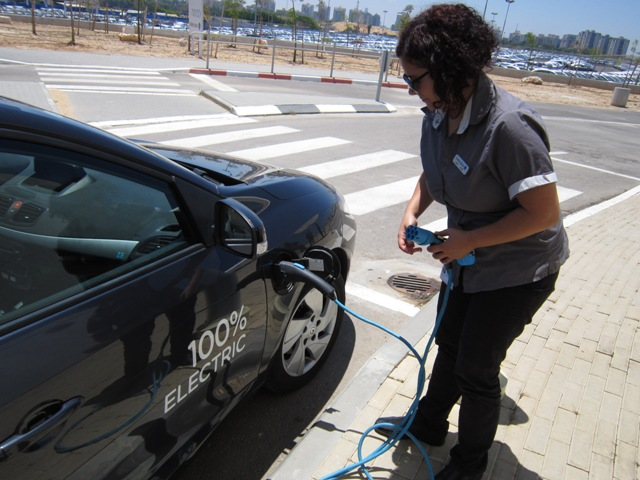 Green Prophet Test Drives Better Place Electric Car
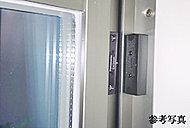 セキュリティシステムが稼働中に窓が開くと警報が鳴ります。(全ての開閉窓)
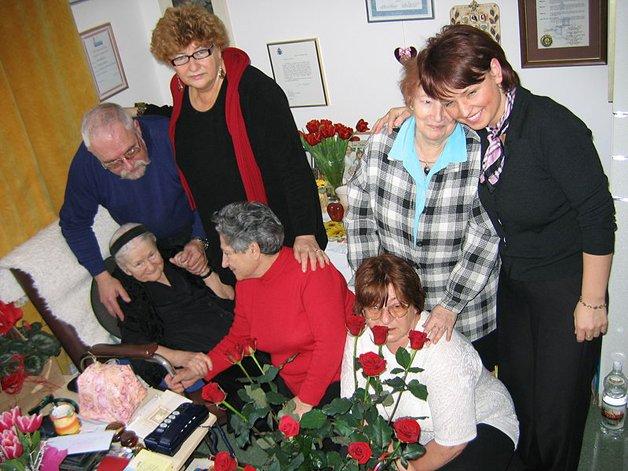 """Irena com algumas das """"crianças"""" que salvou do Holocausto"""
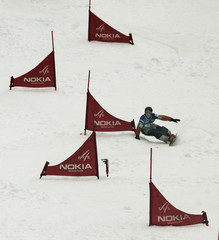 Canadian Jasey Jay Anderson makes his way to a first place finish at World Snowboarding Championships.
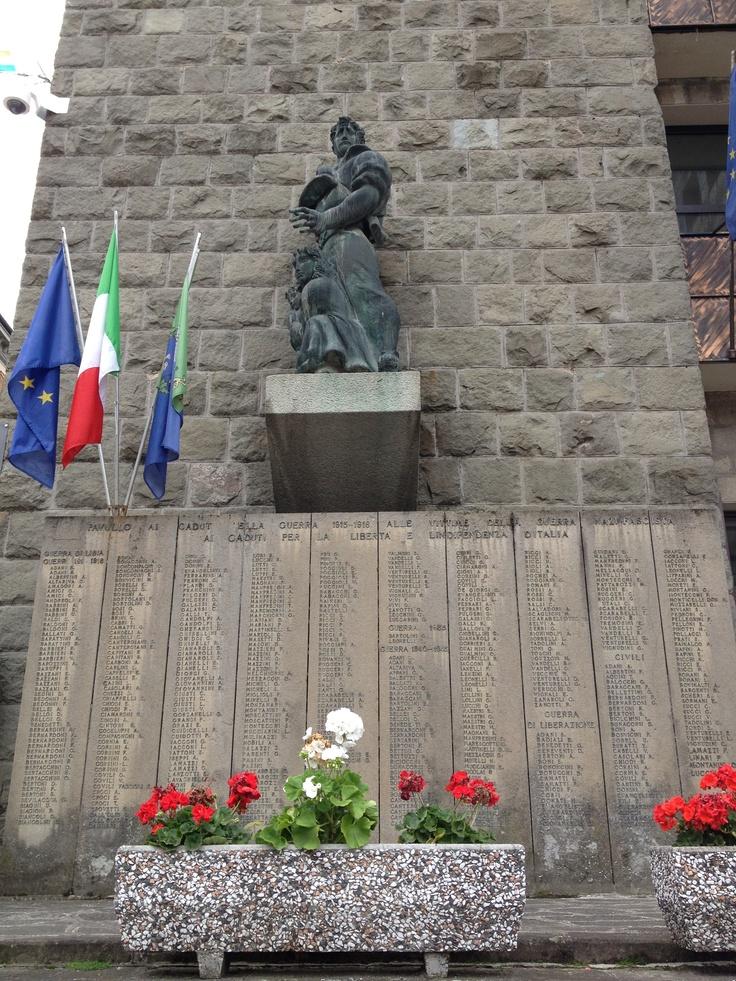 Ai caduti della guerra 1915-1918 e alle vittime della vittime della guerra nazifascista - Municipio, Pavullo nel Frignano (MO)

· · · ·

Problem details » Please print exactly the lines from the one holding "セキュリティシステムが稼働中に窓が開くと警報が鳴ります。(全ての開閉窓)" through the final line of the data above, including both, and skip all pictures.

Response to this task »
 セキュリティシステムが稼働中に窓が開くと警報が鳴ります。(全ての開閉窓)
 """Irena com algumas das """"crianças"""" que salvou do Holocausto"""
 Canadian Jasey Jay Anderson makes his way to a first place finish at World Snowboarding Championships.
 Ai caduti della guerra 1915-1918 e alle vittime della vittime della guerra nazifascista - Municipio, Pavullo nel Frignano (MO)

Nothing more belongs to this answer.